Analysis indicated patients with cardiac injury were more likely to require noninvasive (46.3% vs 3.9%; P <.001) and invasive mechanical ventilation (22.0% vs 4.2%; P <.001) during hospitalization. Patients with cardiac injury also had a greater risk for complications than those without, including acute respiratory distress syndrome (58.5% vs 14.7%; P <.001), acute kidney injury (8.5% vs 0.3%; P <.001), electrolyte disturbances (15.9% vs 5.1%; P=.003), hypoproteinemia (13.4% vs 16 4.8%; P=.01), and coagulation disorders (7.3% vs 1.8%; P = .02).
More than half of the patients (51.2%) who suffered cardiac injury died compared to just 4.5% of patients without cardiac injury (P <.001). A Cox regression model indicated patients with cardiac injury were at a greater risk of mortality during the time from symptom onset (HR, 4.26 [95% CI, 1.92-9.49]) and from admission to endpoint (HR, 3.41 [95% CI, 1.62-7.16]).
Comparison of characteristics between patients with and without cardiac injury indicated patients with cardiac injury were older (74 [34- 95] years vs 60 [21-90] years; P <.001) and more likely to have chest pain (13.4% vs 0.9%; P <.001). Other differences included an increase in prevalence of hypertension (59.8% vs 23.4%), diabetes (24.4% vs 12.0%), CHD (29.3% vs 6.0%), cerebrovascular disease (15.9% vs 2.7%), chronic heart failure (14.6% vs 1.5%), chronic obstructive pulmonary disease (7.3% vs 1.8%), and cancer (8.5% vs 0.6%) in patients with cardiac injury (all P <.001).
Patients with cardiac injury had a higher proportion of multiple mottling and ground-glass opacity according to chest radiography results (64.6% vs 4.5%). Laboratory results indicated patients with cardiac had higher leukocyte counts (median interquartile range (IQR), 9400 [6900-13 800] vs 5500 [4200-7400] cells/μL) and levels of C-reactive protein (10.2 [6.4-17.0] vs 3.7 [1.0-7.3] mg/dL), procalcitonin (0.27 [0.10-1.22] vs 0.06 [0.03-0.10] ng/mL), CK-MB (3.2 [1.8-6.2] vs 0.9 [0.6-1.3] ng/mL), myohemoglobin (128 [68-305] vs 39 [27-65] μg/L), hs-TNI (0.19 [0.08-1.12] vs <.006 [<.006-.009] μg/L), N-terminal pro-B-type natriuretic peptide (1689 [698-3327] vs 139 [51-335] pg/mL), aspartate aminotransferase (40 [27-60] vs 29 [21-40] U/L), and creatinine (1.15 [0.72-1.92] vs 0.64 [0.54-0.78] mg/dL).

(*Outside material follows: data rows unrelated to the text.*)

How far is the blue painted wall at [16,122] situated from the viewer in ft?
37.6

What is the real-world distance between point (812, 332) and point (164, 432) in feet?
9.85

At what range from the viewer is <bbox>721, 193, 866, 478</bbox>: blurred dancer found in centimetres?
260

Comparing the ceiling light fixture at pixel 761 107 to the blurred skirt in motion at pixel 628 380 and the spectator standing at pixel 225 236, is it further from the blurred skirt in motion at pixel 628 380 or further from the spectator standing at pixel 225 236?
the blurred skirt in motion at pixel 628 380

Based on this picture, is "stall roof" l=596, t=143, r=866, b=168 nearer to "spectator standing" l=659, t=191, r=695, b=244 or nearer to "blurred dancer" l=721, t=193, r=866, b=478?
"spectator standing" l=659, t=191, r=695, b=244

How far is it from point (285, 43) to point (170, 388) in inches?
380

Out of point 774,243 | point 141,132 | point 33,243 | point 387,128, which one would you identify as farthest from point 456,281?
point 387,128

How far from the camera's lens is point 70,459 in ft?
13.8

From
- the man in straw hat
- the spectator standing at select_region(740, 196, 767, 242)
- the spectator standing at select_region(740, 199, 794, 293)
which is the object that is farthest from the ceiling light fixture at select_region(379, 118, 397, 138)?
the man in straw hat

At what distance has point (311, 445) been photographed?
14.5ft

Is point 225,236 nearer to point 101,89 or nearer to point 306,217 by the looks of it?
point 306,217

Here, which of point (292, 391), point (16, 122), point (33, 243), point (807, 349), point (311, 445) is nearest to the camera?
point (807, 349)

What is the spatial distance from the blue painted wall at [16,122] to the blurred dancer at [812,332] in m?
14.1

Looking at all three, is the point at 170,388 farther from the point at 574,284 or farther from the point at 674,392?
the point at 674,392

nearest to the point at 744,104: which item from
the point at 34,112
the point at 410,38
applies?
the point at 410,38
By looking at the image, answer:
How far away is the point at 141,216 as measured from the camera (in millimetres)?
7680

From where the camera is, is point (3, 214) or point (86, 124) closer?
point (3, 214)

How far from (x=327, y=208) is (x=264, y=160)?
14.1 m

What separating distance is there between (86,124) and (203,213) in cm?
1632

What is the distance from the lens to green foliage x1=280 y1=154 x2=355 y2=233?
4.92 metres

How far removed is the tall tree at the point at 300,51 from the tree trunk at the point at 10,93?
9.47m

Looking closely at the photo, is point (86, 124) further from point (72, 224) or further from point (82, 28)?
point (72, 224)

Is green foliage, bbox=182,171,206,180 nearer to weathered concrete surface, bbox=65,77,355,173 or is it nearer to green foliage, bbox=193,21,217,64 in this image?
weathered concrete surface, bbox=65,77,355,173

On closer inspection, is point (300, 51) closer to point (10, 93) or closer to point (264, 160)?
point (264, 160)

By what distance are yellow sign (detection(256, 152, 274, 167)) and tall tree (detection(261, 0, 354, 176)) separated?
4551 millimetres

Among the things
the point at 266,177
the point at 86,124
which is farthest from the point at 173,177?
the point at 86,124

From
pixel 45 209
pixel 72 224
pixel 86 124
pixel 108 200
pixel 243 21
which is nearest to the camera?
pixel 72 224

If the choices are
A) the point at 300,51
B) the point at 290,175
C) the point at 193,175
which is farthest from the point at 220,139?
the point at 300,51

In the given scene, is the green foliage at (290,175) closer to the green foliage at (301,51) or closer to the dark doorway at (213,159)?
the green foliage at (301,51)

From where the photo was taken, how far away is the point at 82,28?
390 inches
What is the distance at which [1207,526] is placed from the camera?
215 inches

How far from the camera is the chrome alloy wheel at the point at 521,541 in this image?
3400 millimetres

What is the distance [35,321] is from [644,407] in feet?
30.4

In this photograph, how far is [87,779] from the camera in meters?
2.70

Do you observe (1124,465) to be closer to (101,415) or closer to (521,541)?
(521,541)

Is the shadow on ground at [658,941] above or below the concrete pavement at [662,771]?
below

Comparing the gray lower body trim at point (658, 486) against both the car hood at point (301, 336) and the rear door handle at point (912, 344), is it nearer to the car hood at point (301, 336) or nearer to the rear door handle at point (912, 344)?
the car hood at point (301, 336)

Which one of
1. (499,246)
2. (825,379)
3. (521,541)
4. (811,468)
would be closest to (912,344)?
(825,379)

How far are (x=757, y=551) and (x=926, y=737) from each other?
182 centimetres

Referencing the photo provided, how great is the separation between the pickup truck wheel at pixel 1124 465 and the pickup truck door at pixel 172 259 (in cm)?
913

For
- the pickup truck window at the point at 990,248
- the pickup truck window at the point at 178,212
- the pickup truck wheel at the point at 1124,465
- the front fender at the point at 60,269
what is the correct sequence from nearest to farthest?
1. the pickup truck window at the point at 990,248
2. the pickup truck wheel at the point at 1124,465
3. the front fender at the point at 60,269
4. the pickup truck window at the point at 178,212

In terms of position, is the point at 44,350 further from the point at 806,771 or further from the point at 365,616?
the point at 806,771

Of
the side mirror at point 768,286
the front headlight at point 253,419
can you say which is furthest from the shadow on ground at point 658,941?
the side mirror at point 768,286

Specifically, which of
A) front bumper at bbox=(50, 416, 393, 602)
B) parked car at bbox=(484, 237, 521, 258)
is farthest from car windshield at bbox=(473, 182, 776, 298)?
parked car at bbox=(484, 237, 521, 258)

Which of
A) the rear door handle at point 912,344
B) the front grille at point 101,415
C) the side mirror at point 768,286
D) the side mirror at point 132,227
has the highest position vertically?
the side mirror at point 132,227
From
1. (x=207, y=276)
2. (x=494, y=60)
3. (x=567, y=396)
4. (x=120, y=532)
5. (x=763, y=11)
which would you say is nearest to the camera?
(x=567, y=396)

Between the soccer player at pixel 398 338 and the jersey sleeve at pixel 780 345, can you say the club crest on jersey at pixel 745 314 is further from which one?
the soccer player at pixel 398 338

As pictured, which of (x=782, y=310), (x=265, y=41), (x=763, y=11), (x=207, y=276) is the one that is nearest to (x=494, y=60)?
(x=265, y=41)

Investigators noted multiple limitations within their study. Limitations included logistic limitations such as inability to collect data ECG and other data, many with and without cardiac injury may not have reached clinical endpoints due to the ongoing nature of the study, and data from other centers and larger populations are necessary if the findings of the study are to be confirmed.